“It’s not a habit I want to get into” – Lynn wants to make FE comeback stick
Alex Lynn © Mahindra Racing
Alex Lynn © Mahindra Racing

“It’s not a habit I want to get into” – Lynn wants to make FE comeback stick

Silly season came early for Formula E, this year – or maybe exactly when it would have, anyway, except that by this time we’d be expecting to have nearly finished the calendar not in suspended animation between the fifth and sixth races.

Pascal Wehrlein‘s sudden departure from Mahindra earlier this month made the pieces start shifting mid-season, with the German rumoured to be off to Porsche and Mahindra suddenly short of a driver to finish the disrupted 2019-2020 season.

It opened the door for Alex Lynn, Formula E’s seemingly-perpetual comeback kid. He was the first person ever to drive Jaguar’s 2016-17 car, looked set to take the seat and then was snubbed for now-lead driver Mitch Evans. He took a reserve role with DS Virgin that year, delivering an impressive performance including a debut pole in New York, in for Jose-Maria Lopez on the WEC clash that year but converting that to a race seat the following season, while the team was fighting with their powertrain supplier, that ended in frustration and no renewal the following year.

Lynn made an almost-comeback in Mexico, returning to Jaguar as the team’s relationship with Nelson Piquet Jr disintegrated, before finally getting the race seat for a second-half resurgence alongside Mitch Evans including some standout results only snatched away by technical issues. But again, it didn’t lead to a renewal and Lynn found himself short of a Formula E a seat again at the start of this season, although still keen to be in the series.

Yesterday, he was announced as Mahindra’s new driver and will be completing the six Tempelhof races that round out this COVID-19 affected season with them in August. We caught up with Alex at the end of his first day with the team, after an on-track test with teammate Jerome D’Ambrosio driving and Lynn working with his new engineering team.

There’s an element of deja-vu, inevitably, to interviewing a driver on his second mid-season re-entry to Formula E in two consecutive years but Lynn said he hoped it wasn’t a pattern to continue. “Hopefully the last.

“This time round, I really don’t feel any intimidation. I would say, last year, that I did – I’ll be honest. But yeah, unfortunately it’s not a habit I want to get into, coming in halfway through but this is the second year in a row and I feel like I could do it even better. I feel like last year went pretty good and now it’s about doing even better than that, so if I can do that then I’ll be extremely happy. And the most exciting thing is the competition element, I would say Formula E offers a world-class competition and as a driver all you want to do is compete against the best. “

Lynn confirmed he’d started speaking to Mahindra following Wehrlein’s departure, seeing an opportunity with the team, “Obviously during lockdown everything was a bit quiet – I felt like, I really did want to get back into Formula E as soon as I can and if it was going to be mid-season then I’d just jump at the chance. Then with the Pascal news, that unlocked the driver market a bit and of course Mahindra needed a driver. 

“It was really great speaking with Dilbagh [Gill, Mahindra team principal] and we hit it off – and here we are. “

Lynn steps in mid-season but, unusually, still in championship contention; while it’d take truly freak circumstances for all the frontrunners to score no points at all during the six Tempelhof races he, like all the drivers, is technically still in the running. And with the track being where Mahindra took their first win, expectations have to be high at the former air strip despite the very changed circumstances of the lockdown races, including overnight track changes between double-header “weekends.” Not to mention six races taking place over nine days, in a series used to breaks of sometimes more than a month between events.

Lynn said that preparation remained the key thing, as with any Formula E race. “Honestly it’s hard to tell right now because I think we’re still coming to grips with what it’s going to be like and it’s my first day in the job.

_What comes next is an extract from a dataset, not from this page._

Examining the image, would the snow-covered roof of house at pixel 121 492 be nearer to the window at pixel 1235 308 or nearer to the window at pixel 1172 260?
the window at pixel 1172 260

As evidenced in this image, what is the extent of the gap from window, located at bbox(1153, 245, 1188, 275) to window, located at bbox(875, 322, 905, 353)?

It’s just, again, about preparation – I don’t think Formula E can change the circuits so much, maybe one or two corners but it won’t be possible to do anything major.

“Apart from maybe doing it in reverse, which that would be a major change. But it’s just about being adaptable and I think that’s been this championship’s key message for a long time – adapting to a difficult schedule, which it always is but this time it’s three times more difficult and we just need to try and do the best.”

On what he could hope for for the season, he said he wanted to stay humble – but clearly be ambitious, aiming for a full-season seat next year. “First of all, it’s so boring isn’t it but I need to turn up and do the job.

“Again, I’m being humble but I’ll drive for a great team, I feel like I’m a fast driver so when those two elements come together and hopefully it goes well then we should be in a good position, making predictions is too hard right now but, again, I think I’m luck enough to be driving a fast car so, with that being said, you expect to achieve good results and that’s the name of the game, no matter what.”

Lynn makes his on-track debut for Mahindra at the first Berlin race, on August 5th.